* [TEXT SHOWN]
□ □ □ □ □
Film: Gunjan Saxena, The Kargil Girl
Director: Sharan Sharma
Cast: Janhvi Kapoor, Pankaj Tripathi, Angad Bedi and others.
Rating: One star
Director Sharan Sharma’s Gunjan Saxena is exactly what an informed film critic or film buff would expect it to be — an attempt to glorify women by putting down men and respectable institutions.
The story, we are told, is “inspired by a true story” — the story of “India’s first woman pilot to fly in Kargil, Gunjan Saxena’ (by the way, even this claim is being disputed).
Like every other badly made film, Gunjan Saxena too has its share of exaggerations, artificiality and inconsistencies.
However, what makes this film unique is that its contradictions don’t start from scene one. They start even before the film begins. Yes, that’s right! They start from the disclaimers itself!
While one disclaimer claims that the story is inspired by events based on the life of Flt Lt Gunjan Saxena, it is soon followed by another one, which is in a much smaller font and more difficult to read, which says, “As this film is a fictionalised and dramatised version of the life events of Flight Lieutenant Gunjan Saxena set during the time period of the late 20th century, no scenes should be construed to represent a true or accurate recreation of the actual events that transpired…”
□ □ □ □ □
* [DATA EXCERPTS]
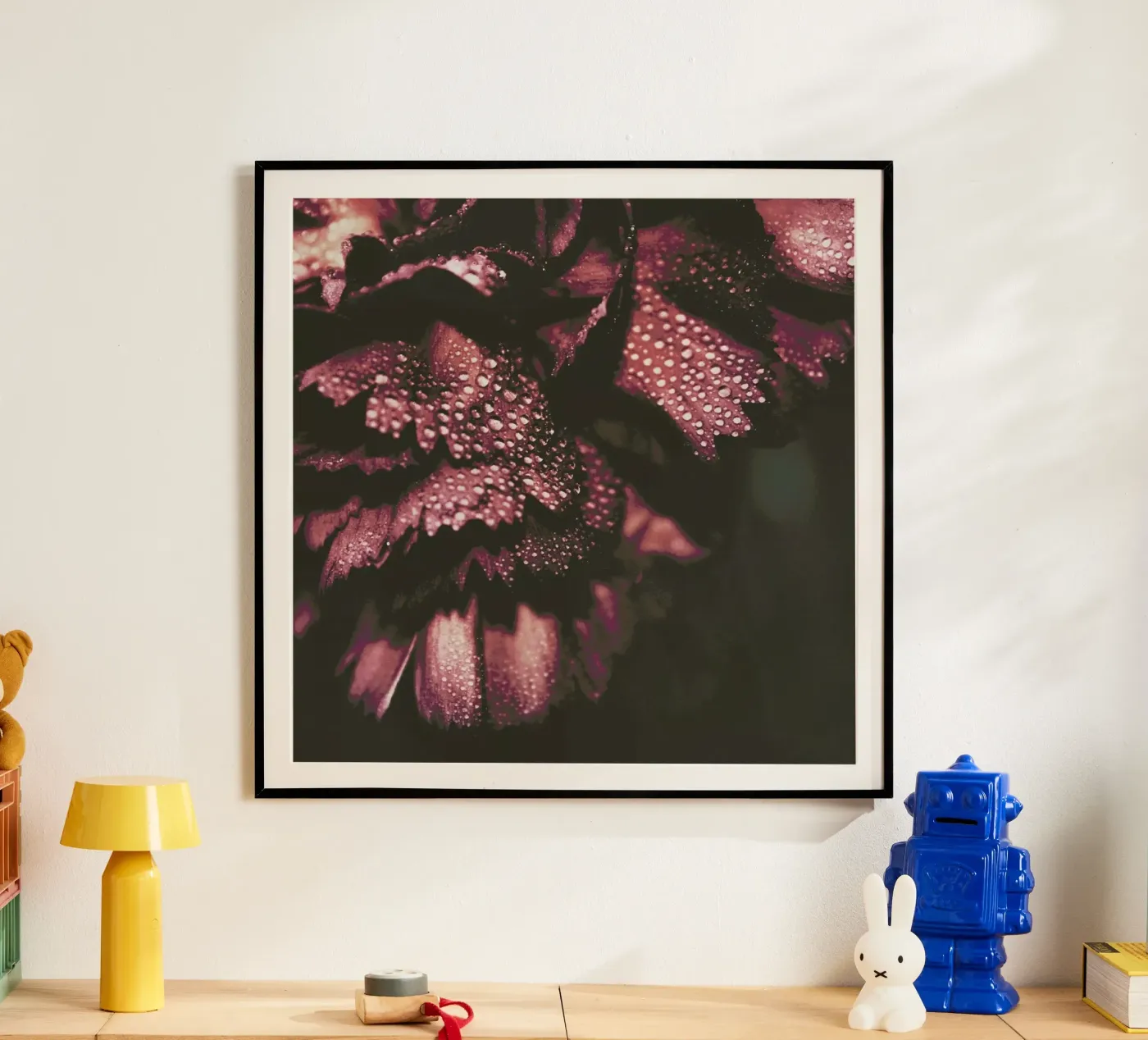Red Wine poster da Ingrid Beddoes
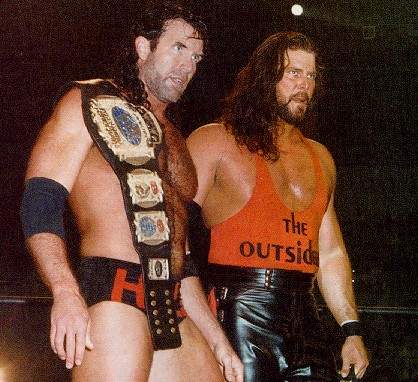 the outsiders wrestling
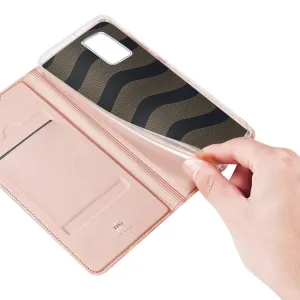 DUX Peňaženkový obal Huawei P40 Pro ružový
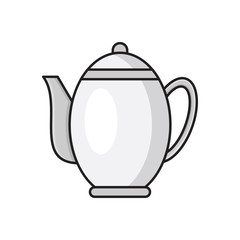 Sticker - teapot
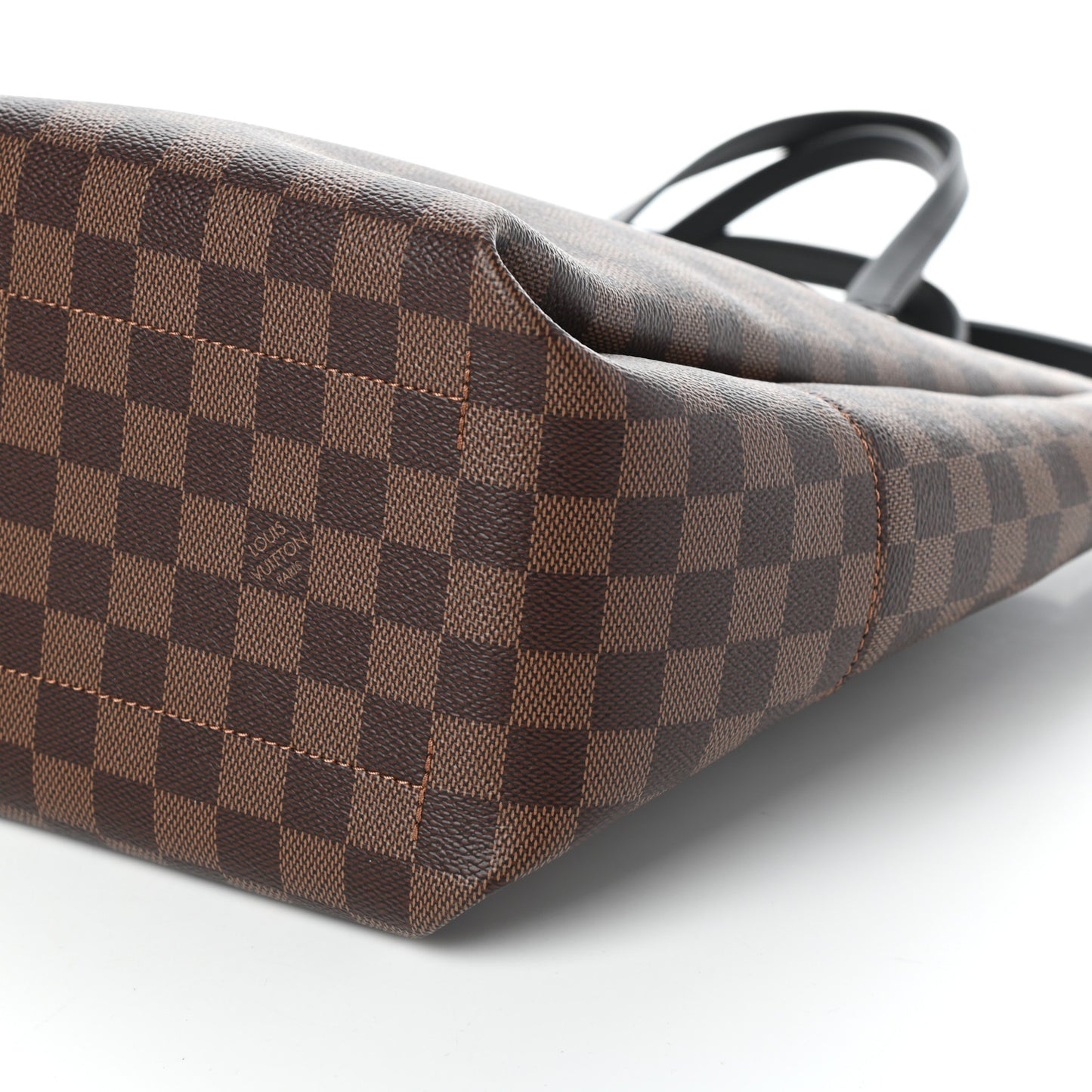 Damier Ebene Belmont MM Black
□ □ □ □ □
* [HOW TO COMPLETE THIS TASK]
Answer these from the film review above:
1. Who directed the film?
2. What rating does the review give it?
3. According to the review, where do the film's contradictions begin?

* [ANSWER TO THE PROBLEM]
1. Sharan Sharma
2. One star
3. Before the film begins, in its disclaimers